For the first half of the hour-plus, a static camera lingers on a particular hotel interior for as much as 90-seconds per scene, creating a rather disturbing sensation as we wait for the frame to change at the expected movie tempo (they don't call them "movies" for nothing). But, contrary to expectation, there is no movement, except for an occasional shadowy figure moving quickly in and out of the static frame. The camera, however, doesn't follow the figure in expected movie fashion, but instead stays fixed on the vacated part of the hotel interior. It's the vacancy of the frame that's being emphasized here, not the transient human occupants who seemingly come and go in an indistinct, anonymous manner. And since the entire film is soundless, the disorienting effect is compounded.
In a later segment, the camera begins a super-slow dolly down succeeding hotel corridors, each closely walled in by a narrowness illuminated only by hotel lighting with dim pools of light and shadow. The effect is to create a sense of claustrophobic confinement and unease. These empty corridor shots are emphasized throughout, tunneling our vision onto some kind of obscurely defined distance. The overall effect of both these main movie parts is of textures or what might be called a fabric of vacancy, confinement and impersonality, at least that's what I'm getting from the filmmakers' exotic technique.
The last part presents views from the roof (I think) in super-slow camera pans, resulting in a somewhat panoramic picture of the New York skyline, and a dehumanized one it is, that is, until the camera bends to a street scene below showing cars in motion, but too far removed to reveal real pedestrians. (I'm not sure if this final reveal needs a "spoiler alert"!) The cars too are confined, in this case by narrow city streets, suggesting an application of the hotel corridors to the outside world, as well.

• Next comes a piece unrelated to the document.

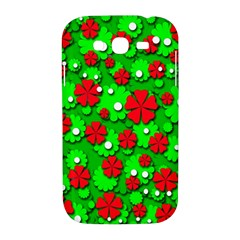 Xmas flowers Samsung Galaxy Grand DUOS I9082 Hardshell Case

A couple of frames are worth noting. One lingers on an aging, well-dressed man sitting alone in a hotel room. He's perfectly still for the entire time as if he too is part of the furnishings. It's the only time a full figure is revealed and made a subject. I assume he's the room's occupant and emblematic of the hotel as it once was. The other is a dimly lit corridor frame, blackened at the far end, until, that is, a door opens briefly, but we can't tell why. This occurs a number of times at odd intervals for no apparent reason. In most contexts, such mysterious events would be spooky. Here, the openings and closings are more curious than spooky, as if the neighbors down the hall are beyond our reach.
All in all, I'm not sure what to say about the film or its odd technique. Neither are easy ones to like, but then I don't think the movie was made to please. My guess is that the object is to provoke in an odd way an experience of what living in the hotel is like for its apparently lonely residents. The sequence of frames does follow a kind of spatial narrative as we transition from lobby to roof, even if it is at glacial speed. The effect can also be rather hypnotic as I, for one, began to study those mundane little details of walls, hallways, rooms, ordinarily overlooked in everyday life. In that sense, the technique opens up a fresh look at a common background dimension.
No, it's not a film for everyone, and I have no idea where it would be shown except maybe at film schools. Nonetheless, I think TCM should be congratulated for making such film curiosities available to a broader audience who stand to be provoked by the experience. I know I was.